Again with the breaking!

My wheel bent today. So much that it jams itself on the rim. I suppose I should have it trued, but this is the second time. Should I just buy a new rim? And if so, what kind? I’m kind of hesitant about investing more money in this one because I’m saving for a better one.

DX32 rim :smiley:

http://www.unicyclist.com/forums/showthread.php?s=&threadid=32423

Im so unhelpful i amaze myself…

Re: Again with the breaking!

Perhaps. How far has it bent? One centimeter? Five?

Your best option is probably to keep saving for a new unicycle and true it yourself. Go to a LBS and get a spoke wrench and a crank puller if you don’t have one already. Go to a good LBS (defined as one with helpful mechanics) when they aren’t busy and have them show you how to use the tools.
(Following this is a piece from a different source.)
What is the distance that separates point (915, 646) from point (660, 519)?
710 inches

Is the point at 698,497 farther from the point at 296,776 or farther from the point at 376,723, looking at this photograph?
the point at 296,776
  1. Remove the cranks. (Note - with a little charm this can be done with the help of the LBS mechanics as they show you how to use the puller.)

  2. Take the wheel off the unicycle, deflate the tire and take it off the rim. Put the wheel back on the uncycle.

  3. Rig up some sort of indicator to let you see how true the rim is. Some people use zip-ties, others use tape with a flap sticking out, others use bailing wire. Doesn’t really matter as long as it gives you a good visual reference.

  4. Turn the unicycle upside down and brace it somehow. Some people take the seatpost out and plunk the seat tube down into something. Others just get a friend to hold the frame. The setup doesn’t have to be particularly rigid but it should be stable.

  5. Sit in the plane of the wheel (hub hidden behind the rim) and spin it. Watch what it does. Use the spoke wrench to tighten and loosen the spokes so that a) the rim is round and b) the rim is flat, and c) the spokes are really tight so it won’t bend again. This is an art, not a science, so take your time. Never tighten or loosen a sopke more than half a turn at a time. Quarter turns are better. Really good wheel mechanics can true and tension a wheel in 5 to 10 minutes, but if it’s your first wheel it might take a couple of hours. Plan on a few breaks and some sanity-reparing activites. If you’ve got a good LBS then periodically take what you’ve got so far to them and ask their advice. (Trust me, if the LBS is worth anything they will be happy to help as long as you pick a slack time. I used to be a mechanic.)

  6. It’s possible that the rim is bent beyond repair, in which case you will need a new rim, but only the rim. It’s stronger and less expensice to put a good rim on your old hub than it would be to buy a cheap-o wheel. De-tension the old wheel by loosening the spokes in multiple passes (again, never more than half a turn at a time) until they are completely slack. Tape the new rim to the old one making sure to line up the hole for the valve stem. Transfer teh spokes to the new rim, remove the old one and start to tension the wheel.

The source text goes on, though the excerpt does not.